Some of the other rules and guidance in the Handbook deal with the bearing of the Principles upon particular circumstances. However, since the Principles are also designed as a general statement of regulatory requirements applicable in new or unforeseen situations, and in situations in which there is no need for guidance, the FSA's other rules and guidance should not be viewed as exhausting the implications of the Principles themselves.

PRIN 1.2 Clients and the Principles

Characteristics of the client

PRIN 1.2.1 G RP

Principles 6 (Customers' interests), 7 (Communications with clients), 8 (Conflicts of interest), 9 (Customers: relationships of trust) and 10 (Clients' assets) impose requirements on firms expressly in relation to their clients or customers. These requirements depend, in part, on the characteristics of the client or customer concerned. This is because what is "due regard" (in Principles 6 and 7), "fairly" (in Principles 6 and 8), "clear, fair and not misleading" (in Principle 7), "reasonable care" (in Principle 9) or "adequate" (in Principle 10) will, of course, depend on those characteristics. For example, the information needs of a general insurance broker will be different from those of a retail general insurance policyholder.

Approach to client classification

PRIN 1.2.2 G RP

Principles 6, 8 and 9 and parts of Principle 7, as qualified by PRIN 3.4.1 R, apply only in relation to customers (that is, clients which are not market counterparties). The approach that a firm needs to take regarding classificationof clients into customers and market counterparties will depend on whether the firm is carrying on designated investment business or other activities, as described in PRIN 1.2.3 G and PRIN 1.2.4 G.
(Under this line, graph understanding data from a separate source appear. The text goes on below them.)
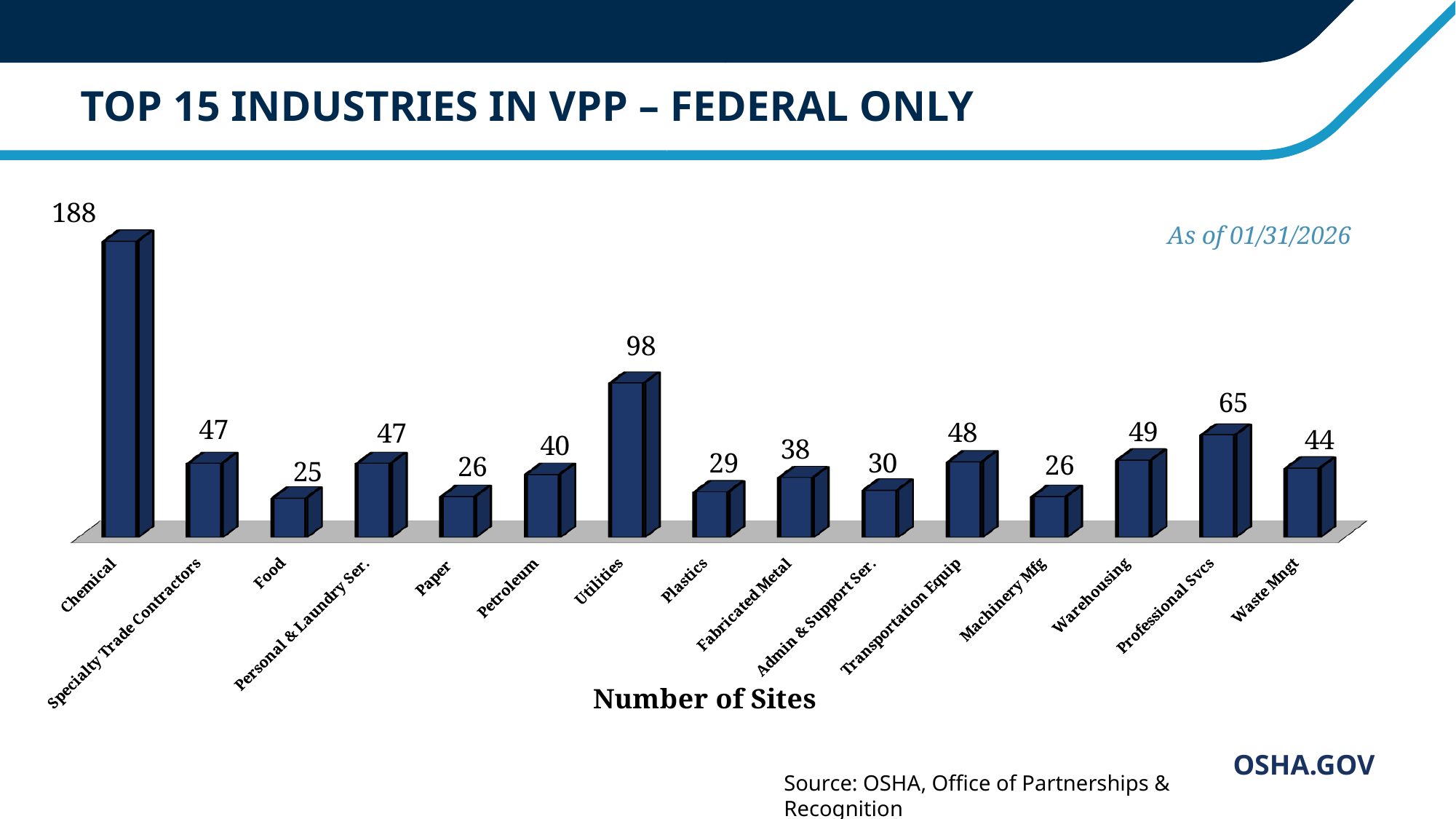
What kind of chart is shown on the slide? Bar chart What is the difference in number of sites between Chemical and Utilities? 90 What is the number of sites for Chemical? 188 What is the number of sites for Professional Svcs? 65 What is the number of sites for Utilities? 98 Which industry has the highest number of sites? Chemical What is the number of sites for Admin & Support Ser.? 30 Which has more sites, Petroleum or Fabricated Metal? Petroleum Which industry has the lowest number of sites? Food What is the title of the chart on the slide? TOP 15 INDUSTRIES IN VPP – FEDERAL ONLY How many industries are shown in the chart? 15 What is the difference in number of sites between Professional Svcs and Warehousing? 16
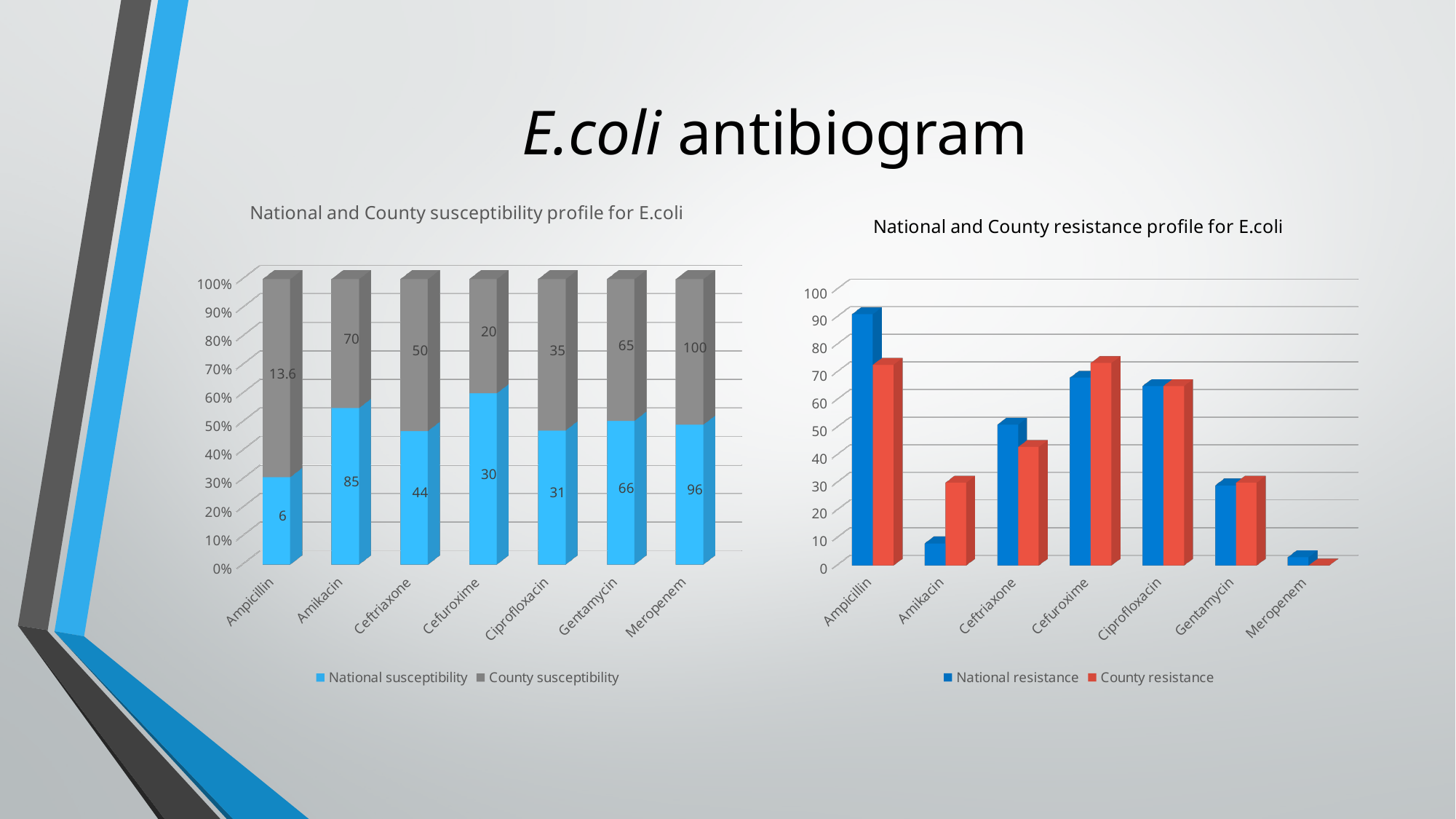
In the 'National and County susceptibility profile for E.coli' chart, which antibiotic has the highest National susceptibility value? Meropenem In the 'National and County susceptibility profile for E.coli' chart, which is larger for Ceftriaxone: National susceptibility or County susceptibility? County susceptibility In the 'National and County resistance profile for E.coli' chart, is the County resistance value for Amikacin greater or less than 20? greater What kind of chart is the 'National and County resistance profile for E.coli' chart? Bar chart In the 'National and County susceptibility profile for E.coli' chart, which antibiotic has the lowest County susceptibility value? Ampicillin In the 'National and County resistance profile for E.coli' chart, which antibiotic has the highest National resistance value? Ampicillin In the 'National and County susceptibility profile for E.coli' chart, what is the National susceptibility value for Amikacin? 85 In the 'National and County susceptibility profile for E.coli' chart, what is the difference between the National susceptibility and County susceptibility values for Amikacin? 15 In the 'National and County resistance profile for E.coli' chart, is the National resistance value for Ampicillin greater or less than 80? greater How many antibiotics are shown on the x axis of the 'National and County susceptibility profile for E.coli' chart? 7 How many series does the legend of the 'National and County resistance profile for E.coli' chart list? 2 In the 'National and County susceptibility profile for E.coli' chart, what is the County susceptibility value for Ampicillin? 13.6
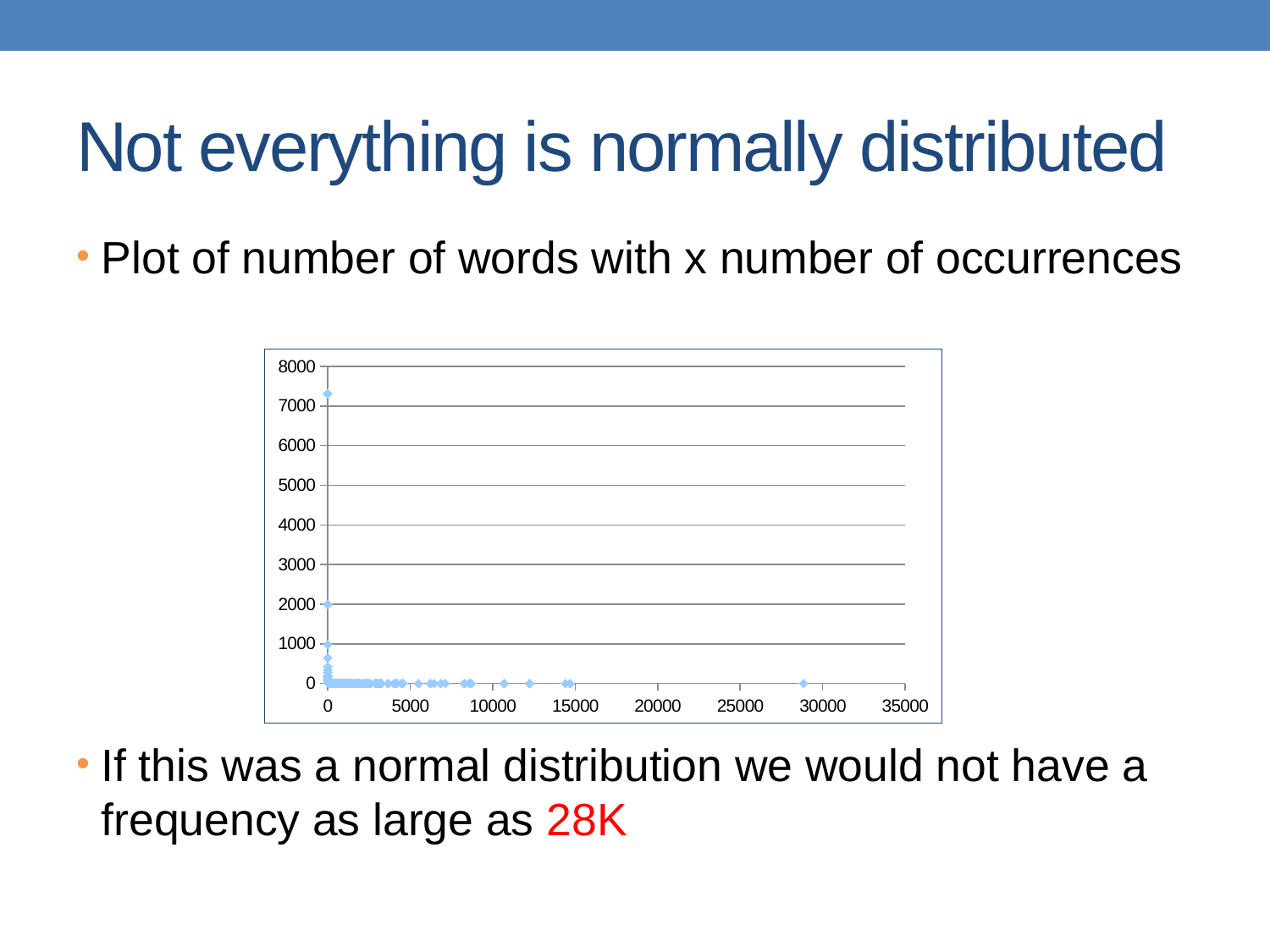
Do the plotted values generally rise or fall as the x value increases? fall Is the highest plotted value on the chart greater or less than 8000? less Is the highest plotted value on the chart greater or less than 7000? greater Is the x position of the rightmost point on the chart greater or less than 25000? greater What is the highest tick value shown on the y axis of the chart? 8000 What kind of chart is shown on the slide? scatter plot Are the points with the largest y values located near the left or the right end of the x axis? left What is the highest tick value shown on the x axis of the chart? 35000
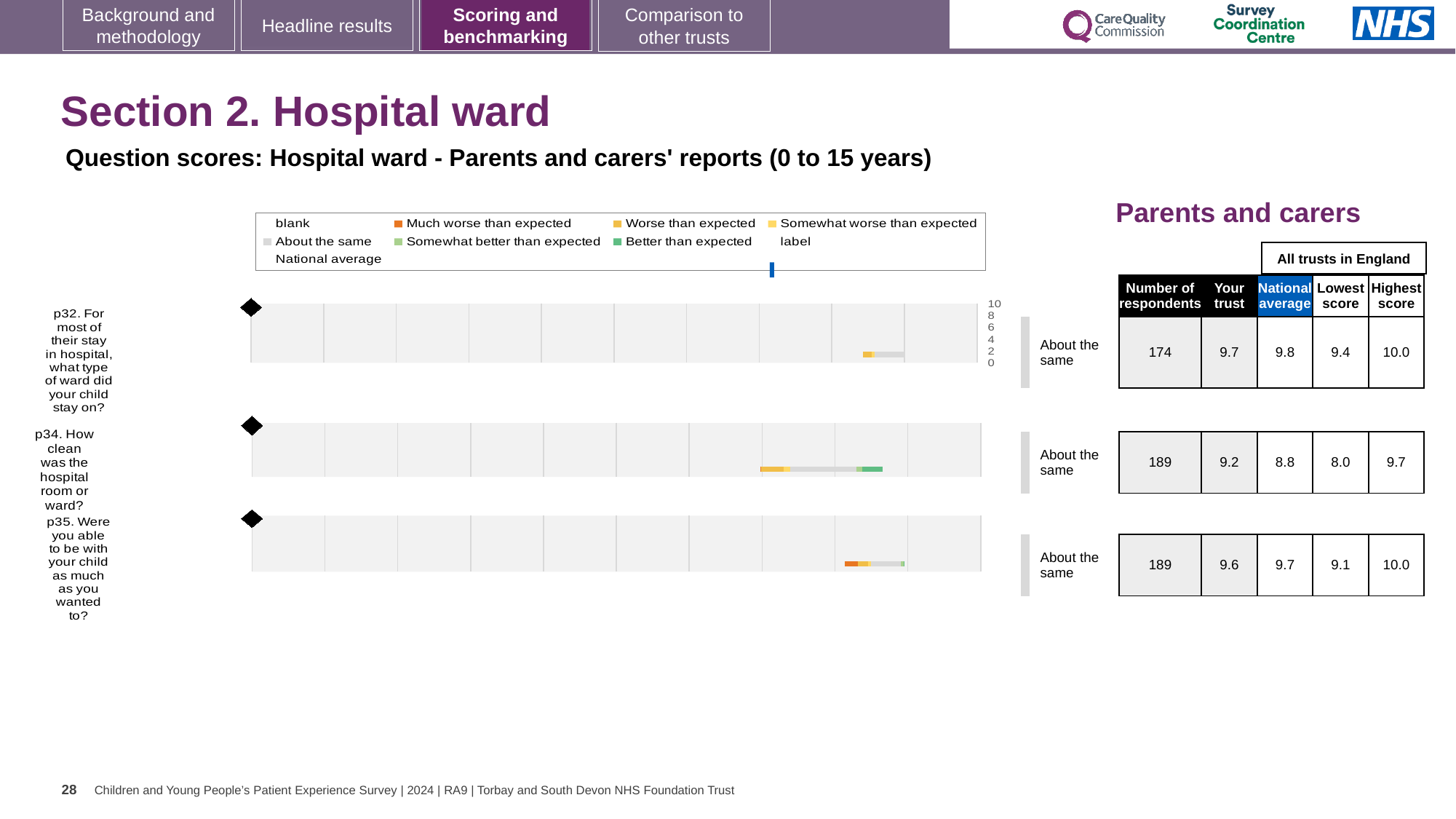
What kind of chart is used to show the question scores? bar chart What is the lowest score among all trusts in England for p34? 8.0 Which question has the lowest 'Your trust' score? p34 What is the national average score for p32 (For most of their stay in hospital, what type of ward did your child stay on?)? 9.8 How many respondents answered p32? 174 Which question has the highest 'Your trust' score? p32 What is the highest score among all trusts in England for p35 (Were you able to be with your child as much as you wanted to?)? 10.0 What is the 'Your trust' score for p34 (How clean was the hospital room or ward?)? 9.2 What benchmark category is shown for p34 (How clean was the hospital room or ward?)? About the same For p35, is the 'Your trust' score higher or lower than the national average? lower How many questions are plotted on this slide? 3 What is the difference between the 'Your trust' score and the national average for p34? 0.4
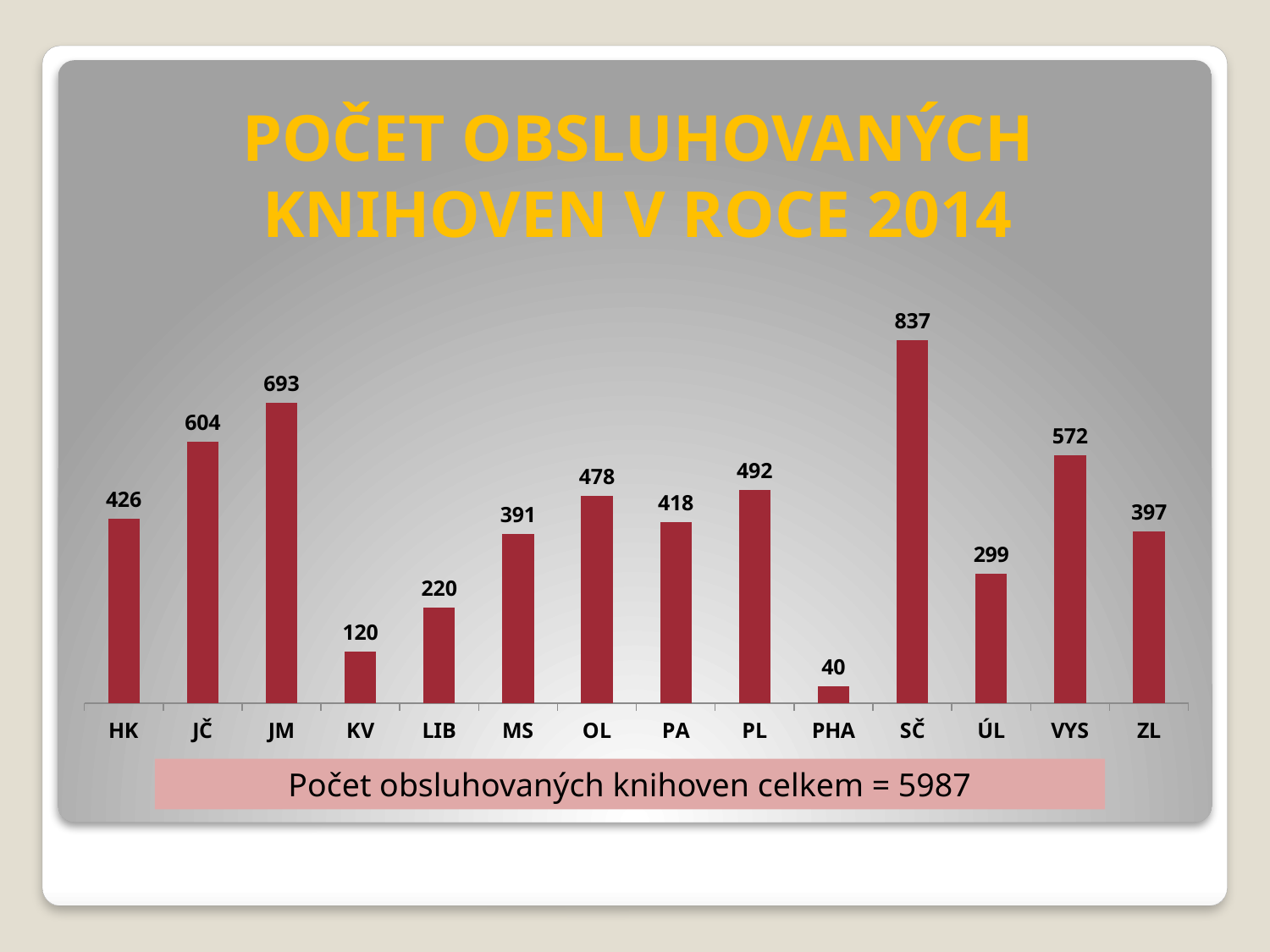
Which is larger, the value for HK or the value for PA? HK What is the difference between the values for SČ and PHA? 797 What is the value for VYS? 572 What is the difference between the values for JM and JČ? 89 Which category has the lowest value? PHA What is the value for SČ? 837 Which category has the highest value? SČ What is the value for KV? 120 How many categories are shown on the x axis? 14 Which is larger, the value for OL or the value for PL? PL What total is stated in the box below the chart? 5987 What kind of chart is shown on the slide? bar chart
Classification: designated investment business1

PRIN 1.2.3 G RP
  1. (1)

    All firms, except those intending only to provide basic advice on a stakeholder product, are required by COB 4.1.4 R (Requirement to classify) to classify a client before conducting designated investment business with or for him, and that classification will be applicable for the purposes of Principles 6, 7, 8 and 9.1

  2. (2)

    The person to whom a firmprovides basic advice on a stakeholder product will be a private customer for all purposes including the purposes of Principles 6, 7, 8 and 9.1

Classification: other activities

PRIN 1.2.4 G

In relation to the carrying on of activities other than designated investment business, for example general insurance business or accepting deposits, only COB 4.1.12 R and COB 4.1.13 G (Large intermediate customer classified as a market counterparty) and COB 4.1.14 R (Client classified as a private customer) in COB 4.1 (Client classification) apply (see PRIN 3.4.2 R).

PRIN 1.2.5 G

A firm is therefore not required to classify its clients (because COB 4.1.4 R does not apply) and may choose to comply with Principles 6, 7, 8 and 9 as if all its clients were customers. Alternatively, it may choose to distinguish between market counterparties and customers in complying with those Principles. But, in that case, the firm would need to classify any client treated as a market counterparty. In doing this, the requirements in SYSC will apply, including the requirement to establish appropriate systems and controls and the requirement to make and retain adequate records. In classifying its market counterparties, it would be open to such a firm, although not obligatory, to permit intermediate customers to opt up to market counterparty status in accordance with COB 4.1.12 R. It would also have to treat a market counterparty as a customer if the firm had chosen to treat the client as a private customer in the circumstances set out in COB 4.1.14 R.

2 2
PRIN 1.2.6 G RP

If the person with or for whom the firm is carrying on an activity is acting through an agent, the ability of the firm to treat the agent as its client under COB 4.1.5 R (Agent as client) will not be available. For example, if a general insurer is effecting a general insurance contract through a general insurance broker who is acting as agent for a disclosed policyholder, the policyholder will be a client of the firm and the firm must comply with the Principles accordingly.